*** Excerpted text
Which leads them to conclude: Let’s semantically annotate every piece of literature and incorporate it into a structured knowledge base that enables complex research queries, revealing undiscovered public knowledge by connecting causal chains (swanson linking) or generating new hypotheses altogether.
It really does sound exciting and VCs and governments like to fund the promise of it. Companies get started, often get a few pivot customers, end up as software consultancies, or silently fail. In rare cases they get acquired for cheap or survive as a modest “request a demo” B2B SaaS with 70% of the company in sales with unit economics that lock them in to only sell to enterprises and never to individuals.
Meanwhile big players with all the means to provide a category leading platform have either stopped developing such an effort altogether (Google Scholar), shut it down and nobody cares (ie. Microsoft Academic Search) or are unable to commercialize any of it (AllenAI with SemanticScholar, Spike etc.).
Let’s take AllenAI as an example. AllenAI is a world-renowned AI research organization with a focus on NLP and automated reasoning. They sponsor a startup incubator to spin-off and commercialize their technologies. The AllenNLP platform and SemanticScholar is used by millions of engineers and researchers. And unlike most big AI research groups they also build domain-focused apps for biomedicine (like supp.ai and Spike).
******
*** Records
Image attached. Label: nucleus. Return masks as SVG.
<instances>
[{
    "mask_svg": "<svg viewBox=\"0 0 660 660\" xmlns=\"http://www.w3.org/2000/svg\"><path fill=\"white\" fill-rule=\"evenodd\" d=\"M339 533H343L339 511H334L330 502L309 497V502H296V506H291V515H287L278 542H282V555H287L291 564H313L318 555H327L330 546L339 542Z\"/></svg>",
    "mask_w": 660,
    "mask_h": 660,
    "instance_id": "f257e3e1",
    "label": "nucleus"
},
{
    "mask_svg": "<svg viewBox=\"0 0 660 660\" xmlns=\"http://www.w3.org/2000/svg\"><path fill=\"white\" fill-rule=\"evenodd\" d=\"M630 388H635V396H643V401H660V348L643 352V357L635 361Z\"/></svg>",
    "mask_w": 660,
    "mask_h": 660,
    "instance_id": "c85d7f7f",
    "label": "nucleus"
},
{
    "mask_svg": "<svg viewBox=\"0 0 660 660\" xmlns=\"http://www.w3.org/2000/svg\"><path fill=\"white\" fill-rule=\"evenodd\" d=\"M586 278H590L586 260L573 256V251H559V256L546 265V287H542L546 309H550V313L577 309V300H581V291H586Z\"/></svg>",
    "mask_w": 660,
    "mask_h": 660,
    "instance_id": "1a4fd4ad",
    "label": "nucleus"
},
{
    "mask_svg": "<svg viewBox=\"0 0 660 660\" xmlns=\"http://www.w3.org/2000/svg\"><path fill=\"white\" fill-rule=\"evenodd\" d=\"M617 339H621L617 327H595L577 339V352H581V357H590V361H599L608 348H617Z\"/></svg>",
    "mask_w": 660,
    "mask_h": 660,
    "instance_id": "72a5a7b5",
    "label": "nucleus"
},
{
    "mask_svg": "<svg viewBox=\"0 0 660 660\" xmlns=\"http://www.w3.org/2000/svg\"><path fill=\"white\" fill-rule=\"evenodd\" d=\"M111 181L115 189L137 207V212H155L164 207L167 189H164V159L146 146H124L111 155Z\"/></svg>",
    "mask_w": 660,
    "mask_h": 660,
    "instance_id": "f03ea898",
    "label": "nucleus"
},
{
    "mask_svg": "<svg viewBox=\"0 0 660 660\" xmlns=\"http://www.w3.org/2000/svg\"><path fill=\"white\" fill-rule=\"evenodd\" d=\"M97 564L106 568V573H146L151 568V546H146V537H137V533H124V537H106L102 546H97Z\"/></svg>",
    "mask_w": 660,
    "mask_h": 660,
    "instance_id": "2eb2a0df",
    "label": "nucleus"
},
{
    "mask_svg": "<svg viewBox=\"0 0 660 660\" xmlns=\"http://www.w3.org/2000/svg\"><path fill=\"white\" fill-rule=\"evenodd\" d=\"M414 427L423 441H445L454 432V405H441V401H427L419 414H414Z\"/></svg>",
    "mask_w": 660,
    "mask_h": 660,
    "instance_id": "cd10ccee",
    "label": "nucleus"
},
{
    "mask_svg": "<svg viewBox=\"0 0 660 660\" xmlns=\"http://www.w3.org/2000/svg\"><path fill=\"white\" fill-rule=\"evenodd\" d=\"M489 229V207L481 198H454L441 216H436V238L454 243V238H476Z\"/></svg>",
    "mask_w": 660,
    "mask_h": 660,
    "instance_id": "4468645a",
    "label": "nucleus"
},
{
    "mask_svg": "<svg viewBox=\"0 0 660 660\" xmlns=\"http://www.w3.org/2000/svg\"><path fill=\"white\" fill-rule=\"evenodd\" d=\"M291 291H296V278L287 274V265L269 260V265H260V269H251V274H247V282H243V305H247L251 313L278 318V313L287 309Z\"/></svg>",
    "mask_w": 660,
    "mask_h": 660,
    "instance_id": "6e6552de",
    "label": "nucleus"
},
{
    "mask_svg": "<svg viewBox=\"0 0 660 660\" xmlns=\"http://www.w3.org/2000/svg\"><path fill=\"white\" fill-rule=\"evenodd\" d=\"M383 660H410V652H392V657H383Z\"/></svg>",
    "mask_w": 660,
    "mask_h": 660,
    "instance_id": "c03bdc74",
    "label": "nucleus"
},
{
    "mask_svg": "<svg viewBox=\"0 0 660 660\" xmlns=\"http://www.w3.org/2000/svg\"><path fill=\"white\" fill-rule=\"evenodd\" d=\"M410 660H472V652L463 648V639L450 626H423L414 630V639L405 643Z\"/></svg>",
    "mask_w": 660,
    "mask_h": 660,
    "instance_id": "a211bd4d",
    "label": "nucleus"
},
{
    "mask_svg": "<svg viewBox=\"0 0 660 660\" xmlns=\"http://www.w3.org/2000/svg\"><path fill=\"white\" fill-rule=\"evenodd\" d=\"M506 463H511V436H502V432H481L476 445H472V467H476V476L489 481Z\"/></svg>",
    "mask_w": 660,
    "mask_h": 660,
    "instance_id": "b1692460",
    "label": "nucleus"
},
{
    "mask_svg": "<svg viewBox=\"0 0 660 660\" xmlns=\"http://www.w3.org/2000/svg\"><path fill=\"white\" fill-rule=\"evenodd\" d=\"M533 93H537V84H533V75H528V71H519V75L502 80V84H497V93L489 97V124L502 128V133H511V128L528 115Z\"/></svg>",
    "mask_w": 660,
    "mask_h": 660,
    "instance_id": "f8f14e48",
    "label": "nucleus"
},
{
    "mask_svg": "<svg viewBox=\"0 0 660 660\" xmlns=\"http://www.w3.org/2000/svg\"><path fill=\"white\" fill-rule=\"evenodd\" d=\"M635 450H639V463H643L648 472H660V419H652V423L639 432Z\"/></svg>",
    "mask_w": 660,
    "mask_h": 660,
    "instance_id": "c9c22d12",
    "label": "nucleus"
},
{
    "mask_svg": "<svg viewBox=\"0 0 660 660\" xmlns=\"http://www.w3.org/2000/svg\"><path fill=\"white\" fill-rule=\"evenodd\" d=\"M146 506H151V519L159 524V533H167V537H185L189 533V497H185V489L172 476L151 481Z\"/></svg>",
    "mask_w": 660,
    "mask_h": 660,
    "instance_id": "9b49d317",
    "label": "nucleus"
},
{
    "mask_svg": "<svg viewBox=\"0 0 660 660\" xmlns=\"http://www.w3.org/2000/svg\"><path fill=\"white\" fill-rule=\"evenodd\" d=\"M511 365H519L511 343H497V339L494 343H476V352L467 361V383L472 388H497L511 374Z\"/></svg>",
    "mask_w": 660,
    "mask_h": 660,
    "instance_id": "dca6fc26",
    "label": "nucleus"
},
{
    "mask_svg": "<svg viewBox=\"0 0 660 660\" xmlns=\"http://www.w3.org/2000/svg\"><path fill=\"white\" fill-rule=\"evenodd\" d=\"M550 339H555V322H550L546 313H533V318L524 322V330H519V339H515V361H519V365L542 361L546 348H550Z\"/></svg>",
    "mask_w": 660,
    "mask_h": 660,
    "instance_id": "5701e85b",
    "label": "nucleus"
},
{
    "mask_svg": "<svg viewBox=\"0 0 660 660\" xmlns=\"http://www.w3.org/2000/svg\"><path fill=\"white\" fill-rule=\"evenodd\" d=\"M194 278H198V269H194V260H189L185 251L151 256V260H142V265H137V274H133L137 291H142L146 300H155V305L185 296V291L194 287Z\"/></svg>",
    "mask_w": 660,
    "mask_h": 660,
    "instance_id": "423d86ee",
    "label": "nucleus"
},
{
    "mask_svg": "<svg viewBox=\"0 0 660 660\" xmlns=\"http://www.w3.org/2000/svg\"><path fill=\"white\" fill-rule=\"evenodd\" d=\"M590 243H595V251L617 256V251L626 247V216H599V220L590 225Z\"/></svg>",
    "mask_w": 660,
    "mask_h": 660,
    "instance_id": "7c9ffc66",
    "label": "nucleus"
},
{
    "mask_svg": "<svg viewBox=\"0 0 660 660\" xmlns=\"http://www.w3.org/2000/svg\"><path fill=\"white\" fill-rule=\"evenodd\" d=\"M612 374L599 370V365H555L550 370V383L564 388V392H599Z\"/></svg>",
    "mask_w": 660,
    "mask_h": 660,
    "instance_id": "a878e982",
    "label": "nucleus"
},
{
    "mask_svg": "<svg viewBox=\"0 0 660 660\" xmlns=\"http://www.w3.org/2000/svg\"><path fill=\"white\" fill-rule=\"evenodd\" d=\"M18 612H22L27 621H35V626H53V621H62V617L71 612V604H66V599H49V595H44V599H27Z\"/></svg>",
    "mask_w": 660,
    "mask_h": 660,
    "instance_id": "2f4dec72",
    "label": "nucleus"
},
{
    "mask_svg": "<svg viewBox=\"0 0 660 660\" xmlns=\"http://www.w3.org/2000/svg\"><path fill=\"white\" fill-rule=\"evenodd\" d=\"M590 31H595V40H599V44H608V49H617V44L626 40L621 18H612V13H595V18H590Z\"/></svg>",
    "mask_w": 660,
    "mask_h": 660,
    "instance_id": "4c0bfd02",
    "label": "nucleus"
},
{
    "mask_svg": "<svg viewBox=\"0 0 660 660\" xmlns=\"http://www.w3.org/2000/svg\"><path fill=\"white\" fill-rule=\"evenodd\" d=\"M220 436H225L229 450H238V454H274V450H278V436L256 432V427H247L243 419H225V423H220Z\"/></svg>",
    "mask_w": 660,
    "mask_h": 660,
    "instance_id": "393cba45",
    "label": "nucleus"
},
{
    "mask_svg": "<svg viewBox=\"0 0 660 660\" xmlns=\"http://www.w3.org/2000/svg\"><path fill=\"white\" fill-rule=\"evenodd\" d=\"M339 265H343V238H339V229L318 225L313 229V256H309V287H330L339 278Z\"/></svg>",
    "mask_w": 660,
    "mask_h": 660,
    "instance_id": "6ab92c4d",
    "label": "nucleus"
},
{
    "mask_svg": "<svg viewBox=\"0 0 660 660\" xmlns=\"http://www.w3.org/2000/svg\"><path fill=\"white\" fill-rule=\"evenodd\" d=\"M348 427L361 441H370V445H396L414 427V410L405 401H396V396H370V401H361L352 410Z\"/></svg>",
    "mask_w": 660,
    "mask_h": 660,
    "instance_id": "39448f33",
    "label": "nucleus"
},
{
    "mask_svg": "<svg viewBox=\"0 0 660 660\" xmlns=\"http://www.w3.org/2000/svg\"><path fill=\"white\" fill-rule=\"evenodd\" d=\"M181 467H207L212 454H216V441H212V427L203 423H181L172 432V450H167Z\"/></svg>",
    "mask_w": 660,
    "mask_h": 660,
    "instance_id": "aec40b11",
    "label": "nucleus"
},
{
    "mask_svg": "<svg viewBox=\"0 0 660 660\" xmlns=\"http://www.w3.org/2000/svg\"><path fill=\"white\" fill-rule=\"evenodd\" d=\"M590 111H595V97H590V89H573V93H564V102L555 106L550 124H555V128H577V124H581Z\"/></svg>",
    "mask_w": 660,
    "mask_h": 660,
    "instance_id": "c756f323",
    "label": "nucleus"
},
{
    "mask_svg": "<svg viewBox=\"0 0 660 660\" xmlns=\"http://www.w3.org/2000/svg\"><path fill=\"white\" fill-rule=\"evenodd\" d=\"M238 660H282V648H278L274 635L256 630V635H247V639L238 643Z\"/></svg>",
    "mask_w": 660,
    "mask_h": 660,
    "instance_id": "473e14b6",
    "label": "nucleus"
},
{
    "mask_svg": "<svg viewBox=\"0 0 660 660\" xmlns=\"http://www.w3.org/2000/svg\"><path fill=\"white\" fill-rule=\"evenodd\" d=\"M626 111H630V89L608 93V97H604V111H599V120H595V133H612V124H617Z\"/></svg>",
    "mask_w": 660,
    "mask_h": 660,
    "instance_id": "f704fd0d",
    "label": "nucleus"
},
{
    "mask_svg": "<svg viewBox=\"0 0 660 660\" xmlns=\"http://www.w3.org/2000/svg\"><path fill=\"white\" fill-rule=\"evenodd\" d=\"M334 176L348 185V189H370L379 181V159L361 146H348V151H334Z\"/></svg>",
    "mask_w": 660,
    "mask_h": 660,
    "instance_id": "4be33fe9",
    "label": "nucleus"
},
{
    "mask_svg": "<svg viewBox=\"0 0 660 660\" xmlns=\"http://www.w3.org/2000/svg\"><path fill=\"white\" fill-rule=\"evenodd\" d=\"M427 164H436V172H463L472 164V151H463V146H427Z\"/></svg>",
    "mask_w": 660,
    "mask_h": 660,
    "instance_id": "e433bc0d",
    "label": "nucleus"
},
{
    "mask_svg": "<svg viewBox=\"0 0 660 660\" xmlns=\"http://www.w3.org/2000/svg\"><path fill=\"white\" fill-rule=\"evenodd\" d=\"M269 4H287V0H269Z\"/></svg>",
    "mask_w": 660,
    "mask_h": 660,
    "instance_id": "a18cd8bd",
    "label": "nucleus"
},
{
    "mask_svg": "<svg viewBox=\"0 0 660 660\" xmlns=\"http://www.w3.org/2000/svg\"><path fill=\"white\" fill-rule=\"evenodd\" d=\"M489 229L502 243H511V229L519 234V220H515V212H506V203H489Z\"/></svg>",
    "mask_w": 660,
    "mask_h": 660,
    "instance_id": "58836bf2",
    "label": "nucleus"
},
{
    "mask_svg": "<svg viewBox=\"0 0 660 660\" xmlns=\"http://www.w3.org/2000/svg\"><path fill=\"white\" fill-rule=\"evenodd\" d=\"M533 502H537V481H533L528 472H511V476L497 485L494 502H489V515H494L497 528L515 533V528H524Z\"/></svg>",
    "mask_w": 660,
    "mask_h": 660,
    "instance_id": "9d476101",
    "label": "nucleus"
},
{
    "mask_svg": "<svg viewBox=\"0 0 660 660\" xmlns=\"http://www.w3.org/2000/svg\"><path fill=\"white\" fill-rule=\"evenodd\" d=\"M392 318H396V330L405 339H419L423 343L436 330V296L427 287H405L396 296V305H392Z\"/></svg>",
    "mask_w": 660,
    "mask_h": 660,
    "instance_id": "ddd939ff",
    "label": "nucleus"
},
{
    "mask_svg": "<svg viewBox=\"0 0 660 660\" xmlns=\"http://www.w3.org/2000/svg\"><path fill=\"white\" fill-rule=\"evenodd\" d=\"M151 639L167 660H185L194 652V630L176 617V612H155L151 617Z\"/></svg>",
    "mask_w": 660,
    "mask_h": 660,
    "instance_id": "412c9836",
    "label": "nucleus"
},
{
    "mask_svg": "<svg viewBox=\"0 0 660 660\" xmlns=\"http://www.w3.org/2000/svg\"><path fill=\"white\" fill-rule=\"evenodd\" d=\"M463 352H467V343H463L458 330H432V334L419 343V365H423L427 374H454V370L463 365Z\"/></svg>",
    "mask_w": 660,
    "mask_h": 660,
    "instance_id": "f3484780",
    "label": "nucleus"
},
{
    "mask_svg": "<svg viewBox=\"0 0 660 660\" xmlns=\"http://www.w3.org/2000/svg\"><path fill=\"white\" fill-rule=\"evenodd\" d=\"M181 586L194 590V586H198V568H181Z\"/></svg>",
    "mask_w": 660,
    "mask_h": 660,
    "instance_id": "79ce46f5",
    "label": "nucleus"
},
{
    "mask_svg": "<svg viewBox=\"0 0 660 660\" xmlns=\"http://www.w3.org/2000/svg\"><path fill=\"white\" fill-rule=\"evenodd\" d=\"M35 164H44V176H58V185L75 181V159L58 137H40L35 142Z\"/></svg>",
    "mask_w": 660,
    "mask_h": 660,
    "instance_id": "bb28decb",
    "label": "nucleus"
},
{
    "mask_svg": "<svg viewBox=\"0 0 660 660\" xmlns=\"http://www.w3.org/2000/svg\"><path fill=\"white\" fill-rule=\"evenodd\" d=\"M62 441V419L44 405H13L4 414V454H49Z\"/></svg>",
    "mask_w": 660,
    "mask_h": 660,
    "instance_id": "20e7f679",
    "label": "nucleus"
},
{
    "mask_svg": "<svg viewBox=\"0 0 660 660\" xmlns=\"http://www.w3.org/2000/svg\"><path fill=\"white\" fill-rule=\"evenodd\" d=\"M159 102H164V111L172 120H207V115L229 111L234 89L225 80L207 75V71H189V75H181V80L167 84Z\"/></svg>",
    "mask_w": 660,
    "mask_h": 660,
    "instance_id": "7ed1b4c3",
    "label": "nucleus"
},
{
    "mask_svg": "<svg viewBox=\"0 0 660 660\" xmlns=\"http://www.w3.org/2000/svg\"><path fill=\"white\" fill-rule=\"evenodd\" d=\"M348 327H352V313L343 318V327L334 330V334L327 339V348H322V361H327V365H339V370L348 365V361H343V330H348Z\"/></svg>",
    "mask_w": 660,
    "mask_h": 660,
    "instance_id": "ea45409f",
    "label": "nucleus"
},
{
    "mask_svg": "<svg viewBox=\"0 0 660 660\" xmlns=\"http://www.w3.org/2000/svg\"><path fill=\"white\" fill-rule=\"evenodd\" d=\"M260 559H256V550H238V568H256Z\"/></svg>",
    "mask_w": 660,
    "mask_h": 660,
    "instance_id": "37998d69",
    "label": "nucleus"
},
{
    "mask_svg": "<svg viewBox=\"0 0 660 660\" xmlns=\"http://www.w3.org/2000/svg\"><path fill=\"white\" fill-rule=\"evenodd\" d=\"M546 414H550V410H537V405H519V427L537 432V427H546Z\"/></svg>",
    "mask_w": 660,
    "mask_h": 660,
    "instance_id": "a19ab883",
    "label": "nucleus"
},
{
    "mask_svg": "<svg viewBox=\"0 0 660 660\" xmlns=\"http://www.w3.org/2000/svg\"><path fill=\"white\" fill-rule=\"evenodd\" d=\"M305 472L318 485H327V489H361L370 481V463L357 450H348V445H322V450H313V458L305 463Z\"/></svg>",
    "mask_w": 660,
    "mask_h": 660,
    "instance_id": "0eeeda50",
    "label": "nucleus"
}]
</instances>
******
* [Activity list]
#1 Reproduce word for word the part of the excerpt on mining scientific literature that runs from "It really does" down to "never to individuals.".
#2 According to the excerpt on mining scientific literature, which Microsoft effort was shut down?
#3 Carry on writing the excerpt on mining scientific literature, picking up after its final sentence.
The records aren't needed for any of this.

* [Responses per task]
#1
It really does sound exciting and VCs and governments like to fund the promise of it. Companies get started, often get a few pivot customers, end up as software consultancies, or silently fail. In rare cases they get acquired for cheap or survive as a modest “request a demo” B2B SaaS with 70% of the company in sales with unit economics that lock them in to only sell to enterprises and never to individuals.

#2 Microsoft Academic Search

#3
And yet, despite all of that momentum, they can’t commercialize any of it:
We have been looking at opportunities to commercialize the technologies we developed in Semantic Scholar, Spike, bioNLP, etc. The challenge for us so far is in finding significant market demand. I’m curious if you have found an angle on this ? […]
This was an email reply I received from a technical director at the AllenAI institute. At that point, I had already spent months building and trying to sell biomedical NLP applications (bioNLP) to biotechs which had made me cynical about the entire space. Sure, I might just be bad at sales but if the AllenAI with 10/10 engineering, distribution and industry credibility can’t sell their offerings, then literature review, search and knowledge discovery are just not that useful…
When I then looked at the SUM of all combined funding, valuations, exits of _NLP_ companies in the semantic search / biomedical literature search / biomedical relation extraction space I could find it was less than the valuation of any single bigger _bioinformatic_ drug discovery platform (i.e. Atomwise, Insitro, nFerence). Assuming the market is efficient and not lagging, it shows how little of a problem biomedical literature search and discovery actually is.
Just to clarify: This post is about the issues with semantic intelligence platforms that predominantly leverage the published academic literature. Bioinformatic knowledge apps that integrate biological omics data or clinical datasets are actually very valuable (ie. Data4cure), as is information extraction from Electronic Health Records [EHRs] (like nFerence, scienceIO) and patent databases.
Back in March 2020 when the first covid lockdowns started I evacuated San Francisco and moved back to Austria. I decided to use the time to get a deeper understanding of molecular biology and began reading textbooks.
Before biology, I had worked on text mining, natural language processing and knowledge graphs and it got me thinking…could you build something that can reason at the level of a mediocre biology graduate?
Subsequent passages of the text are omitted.